• _What you need to do_:
**A)** Please list the kinds of SAP manufacturing in which David Carroll has experience, according to the supply chain chat introduction.
**B)** Write the next part of the supply chain chat introduction, picking up right after its last sentence.

• _Extracted text_:
---+---

Matt Shea: Hello, and welcome to today's supply chain optimization chat. I am excited to be joined by SCM Optimization Bootcamp speakers Martin Rowan and David Carroll of Reveal. They will answer your questions on leveraging SAP solutions and preparing for SAP S/4HANA.

David Carroll is a thought leader at Reveal and an accomplished SAP system professional with significant experience in SAP Discrete, Repetitive, and Process Manufacturing. He has SAP Supply Chain Management experience gained throughout several complete project lifecycles. He has also an extensive supply chain, change management, and production business background gained from running plants in fast-moving consumer goods (FMCG) food, beverages, engineering, toiletries, and chemical environments.

Martin Rowan is a senior partner at Reveal, and his primary focus is to facilitate solutions that help companies optimize their integrated supply chains to achieve a level of ERP maturity and increase profitability. He is actively involved with local and international supply chain markets and has been for more than 20 years. His experience covers a wide variety of industries across multiple countries with a specific focus on driving transformational change within the organization and the extended supply chain.

---+---

• _Available data_:

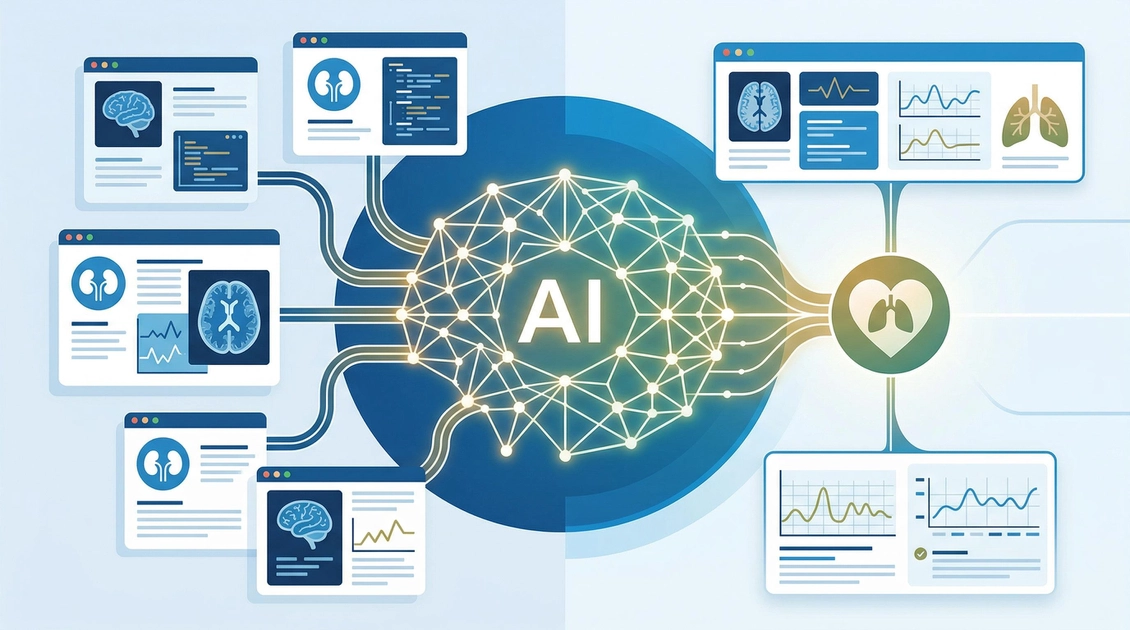 Штучний інтелект аналізує медичні дані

---+---

• _Answers by item number_:
**A)**
- Discrete Manufacturing
- Repetitive Manufacturing
- Process Manufacturing

**B)**
Comment From Kelly: What kind of available-to-promise (ATP) functionality is in SAP S/4HANA?

Martin Rowan (Reveal): The new version of ATP is called aATP and will be embedded in SAP S/4HANA. It is an expanded version of ATP and brings some Global ATP elements from SAP Advanced Planning and Optimization (SAP APO) into the functionality.

Comment From Nick: How can we better identify why our lead time estimates are off? We are running SAP ECC.

Martin Rowan (Reveal): Lead time management is a key component in optimizing a supply chain. The principal rule is that we try to reduce cycle times to increase customer service. To do so we need to ensure three things:

  1. We have lead times in the master data
  2. We have accurate lead times in the master data
  3. Now we can optimize and reduce lead times in the master data

When it comes to lead times, we have to manage them across the end-to-end supply chain — customer, sales, production, purchasing, and supplier. To see how well your suppliers are doing, check transaction code MC$K.

Comment From Sam: What do we need to do to prepare for an SAP S/4HANA migration?

Martin Rowan (Reveal): To prepare for SAP S/4HANA you need to decide which path to follow. Only two exist:

  1. Choose a new implementation
  2. Migrate. On the migration side there are two options as well:  From premise to cloud or premise to premise.

The biggest challenge with the migration option is to ensure that your data integrity is in place and that your custom code is minimized (eliminated). That requires a big effort to sort out before you embark on a migration or new implementation.

Comment From Pete: What are some ways to identify the causes of inventory overages and shortages?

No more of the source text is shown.